Because I’ve moved several times in recent years, I’ve found myself thinking quite a bit about media and place, the role of specific geographical and political determinants in shaping what kind of media we encounter and how we encounter it. Quite often, these thoughts have manifested themselves in reflections on (the lack of) access to good radio stations and my enjoyment of internet radio, especially KEXP Seattle. But I’ve also found myself thinking about issues of access to art house and independent movies quite a bit since I’ve moved here, especially when it comes to the challenges an art house theater faces when serving a medium-sized city like Fayetteville with only a small university community (Fayetteville State serves about 6,000 students).
But in a recent Flow column, Joan Hawkins offers one of the more vivid accounts I’ve read of the ways in which geography shapes media access, even within the U.S. In recounting her experiences in traveling from San Francisco to a small South Dakota town to take care of her mother, Hawkins coins the term “dish towns” to describe the number of farms, often spread out over dozens of miles, that have satellite dishes in order to have access to the media that many urban centers take for granted, not to mention access to national and international news coverage.

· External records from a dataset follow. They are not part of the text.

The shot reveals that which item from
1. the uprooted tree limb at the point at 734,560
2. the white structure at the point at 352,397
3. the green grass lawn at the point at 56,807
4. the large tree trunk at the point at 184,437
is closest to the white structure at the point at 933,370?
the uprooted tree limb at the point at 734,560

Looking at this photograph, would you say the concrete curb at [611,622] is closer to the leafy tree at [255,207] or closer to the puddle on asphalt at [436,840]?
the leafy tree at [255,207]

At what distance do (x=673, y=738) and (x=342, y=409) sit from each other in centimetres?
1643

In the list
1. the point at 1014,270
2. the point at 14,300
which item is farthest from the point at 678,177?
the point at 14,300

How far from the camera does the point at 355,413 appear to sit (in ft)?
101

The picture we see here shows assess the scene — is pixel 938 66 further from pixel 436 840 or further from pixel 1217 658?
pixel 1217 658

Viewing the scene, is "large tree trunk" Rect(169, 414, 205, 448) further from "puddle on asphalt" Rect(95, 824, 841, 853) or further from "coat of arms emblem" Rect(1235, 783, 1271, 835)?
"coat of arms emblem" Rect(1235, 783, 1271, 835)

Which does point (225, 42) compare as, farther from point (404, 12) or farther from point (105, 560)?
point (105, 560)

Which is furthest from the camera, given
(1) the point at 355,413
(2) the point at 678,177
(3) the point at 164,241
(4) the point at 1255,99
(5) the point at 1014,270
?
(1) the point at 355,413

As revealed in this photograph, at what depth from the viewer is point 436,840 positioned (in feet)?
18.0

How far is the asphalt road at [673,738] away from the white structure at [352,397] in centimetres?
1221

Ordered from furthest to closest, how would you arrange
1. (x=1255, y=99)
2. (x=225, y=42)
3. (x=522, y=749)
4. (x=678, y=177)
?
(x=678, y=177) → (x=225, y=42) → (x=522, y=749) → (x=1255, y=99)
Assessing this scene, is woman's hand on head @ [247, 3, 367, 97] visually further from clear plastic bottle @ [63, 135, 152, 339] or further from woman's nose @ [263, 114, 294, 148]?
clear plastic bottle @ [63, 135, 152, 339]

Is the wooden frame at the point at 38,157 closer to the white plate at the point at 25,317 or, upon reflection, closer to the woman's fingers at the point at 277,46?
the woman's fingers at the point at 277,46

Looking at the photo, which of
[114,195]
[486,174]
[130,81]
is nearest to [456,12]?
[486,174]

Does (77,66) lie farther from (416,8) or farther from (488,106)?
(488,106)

In addition, she points out that, quite often, the four “local” theaters will play the same movie during a given week in a kind of saturation booking, even making access to movie choice a difficult proposition. Add to that the pressure to carry family- or teen-friendly PG or PG-13 movies, and there are a number of Hollywood films (much less independents) that never play in the area. It’s a much different kind of media culture than I’ve ever experienced (attending college in the smallish Cleveland, TN, comes closest), but I think it’s a useful way of illustrating how cultural differences can be shaped by media access. Hawkins’ column is well worth checking out, if only because it underscores the ways in which the screening experience itself shapes our reception of films and television.